You can then expand to documenting other paths and moving iteratively to writing test cases for these as well.
- Build on Existing Test Infrastructure
If you already have some unit tests or integration tests, you're halfway there. Leverage these to expand for missing scenarios and add them to the CI/CD pipeline.
This gives you the basic infrastructure to run tests against new changes and detect issues more quickly. Eventually, expand coverage by adding more test scenarios.
- Automate Incrementally
Begin with smoke tests that run quickly and catch obvious breakage, and add more comprehensive tests over time as your CI/CD pipeline matures.
- Make it Part of Your Workflow
Regression tests only help if people actually run them. You should integrate them into your pull request process, your CI pipeline, your deployment checklist—wherever they'll actually get executed.
What Are the Challenges of Regression Testing?
Let’s talk about some of the challenges of regression testing:
- Test Maintenance Is Actual Work
As your application evolves, your tests need to evolve too. UI changes, API modifications, and refactoring all mean updating tests. One has to budget time for this as part of planning and allocate the work.
If your tests frequently fail for reasons unrelated to actual bugs (flaky tests, timing issues, environment problems), people stop trusting them.
- False Positives Erode Trust
If your tests frequently fail for reasons unrelated to actual bugs (flaky tests, timing issues, environment problems), people stop trusting them. It becomes very easy for folks to ignore such tests and eventually stop running them completely. Flaky tests need to be fixed immediately.
- Coverage vs. Speed Tradeoffs
More tests mean better coverage but longer execution times. You need to strike a balance between thoroughness and keeping your feedback loop fast enough to be useful.
- Deciding What to Test
Not everything needs to be tested using regression testing. Heavily mocked unit tests probably aren't catching regressions, and thus only increase line coverage, not utility. You need tests that test real user flows through actual integrated components.
The Role of AI in Regression Testing
Traditional regression testing has a fundamental problem of being brittle. Say you write tests that assert specific DOM structure or specific API responses or database states.
Then your frontend team redesigns the UI, or your backend team refactors the data model. Suddenly, you are spending way more time fixing tests instead of actually testing.
Here is where AI testing agents are a game changer. Instead of testing implementation details, they test intent and behaviour.

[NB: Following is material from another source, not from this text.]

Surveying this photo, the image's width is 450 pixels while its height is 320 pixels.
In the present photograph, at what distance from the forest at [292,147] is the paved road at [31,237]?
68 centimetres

Tools like Aximo use natural language instructions to define expected behaviour of a flow and then execute those flows like a real user would; across web, mobile or desktop.
The advantage here is that when you change the underlying code or restructure the UI, AI agents adapt automatically. They're validating the end-to-end user experience visually and by intent, not checking whether a specific button has a specific CSS class in a specific div.
This also means that script maintenance is significantly reduced when your implementation changes, as long as the user experience stays consistent.
This doesn't mean AI replaces all testing. But for regression testing, where you need to repeatedly verify that existing functionality still works despite constant code changes, having tests that don't break every time you refactor is a genuine game-changer.
Conclusion
Regression testing is one of those practices that seems optional until it isn’t the case. You can skip it and move fast for a while, but eventually the accumulated technical debt and production bugs catch up to you.
The key is finding an approach that actually fits your team's workflow and constraints.
Whether that's selective regression testing during development, automated CI/CD checks on every commit, or AI-powered agents that validate user flows, what is important is that you're actually catching regressions before your users do.